Short exercise 1:
In the write-up on mapping Beaver County in R, which military installation is the closest one to Beaver County?
Short exercise 2:
Extend the write-up on mapping Beaver County in R, picking up after its final sentence.

Article:
╭──

Beaver County itself doesn’t have any military installations, the closest one is the 911th Airlift Wing Air Force reserve station in Allegheny County. The AREAID appears to be the unique feature identifier in this and other layers, so after locating the AREAID for the 911th, we can filter the layer and map the station relative to Beaver County:

afrc_911 <- sf %>%
  filter(
    AREAID == '1102202009432'
    )

afrc_911 %>%
  ggplot() +
  geom_sf(
    fill = "#1fffb4",
    size = .25
    ) +
  geom_sf(
    data = bc,
    fill = "#c7c1b3",
    alpha = .3
    ) +
  coord_sf(
    datum = sf::st_crs(4326)
    ) +
  labs(title = "911th Reserve Station Relative to Beaver County")

Plotting is more difficult when dealing with rails since the railway layer is a large collection of lines and it would be a great deal of work to identify the unique AREAID for each rail line running through Beaver County. For this layer, I think the best approach is to set geographic boundaries in ggplot’s coord_sf() function:

sf %>%
  ggplot() +
  geom_sf(
    data = bc,
    color = "#239b56",
    fill = "#239b56",
    alpha = .1
    ) +
  geom_sf(
    color = "#000000",
    size = .2,
    alpha = 1
    ) +
  coord_sf(
    xlim = c(-80.52, -80.15),
    ylim = c(40.47, 40.86),
    datum = sf::st_crs(4326)
  ) +
  labs(
    title = "Rail Network in Beaver County"
  )

We would tighten up the visual appeal of this map if it was intended for publication, but for rough demonstration purposes this is sufficient.

Looking at the plot itself, I see several breaks in the continuity of the lines, which is not something that railway operators usually do intentionally. To confirm whether it’s an error, I looked at the data a little closer using plotly, and I believe the breaks represent a gap in the data rather than in the way ggplot2 rendered the lines.

╰──

Supplied information:
╭──

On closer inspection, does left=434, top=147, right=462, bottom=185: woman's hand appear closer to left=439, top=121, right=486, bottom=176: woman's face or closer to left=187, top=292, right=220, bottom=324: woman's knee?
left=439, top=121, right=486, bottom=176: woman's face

╰──

Written answer 1:
The 911th Airlift Wing Air Force reserve station in Allegheny County.

Written answer 2:
Perhaps the gaps are present in old lines that are not in operation, but they are included for administrative reasons. If this were a relevant aspect of the analysis, I would investigate closer.

There are other national layers aside from the counties, military installations, and railways, but I believe that these three are sufficient to demonstrate the basic structure and challenges of working with national layers.

State level layers

Many TIGER layers that are more dense are shown at the state level. As with the federal data, layers are made of points, lines, and polygons that only occasionally coincide directly with county data. Here are a few of the state-level layers:

As with the federal data above, isolating specific cases from the data relevant to the analysis at hand requires a combination of using prior knowledge (e.g. knowing that Blackhawk school district is part of Beaver County but that Seneca Valley is not), examining the data with exploratory plotting, Google Fu, and so on.

As with the variable names in some of the federal layers, there are some aspects of the state-level layers that aren’t immediately clear to me. Particularly, there is a layer called “Places” whose polygons seem to correspond with settled areas (i.e. everything that is not an unincorporated area.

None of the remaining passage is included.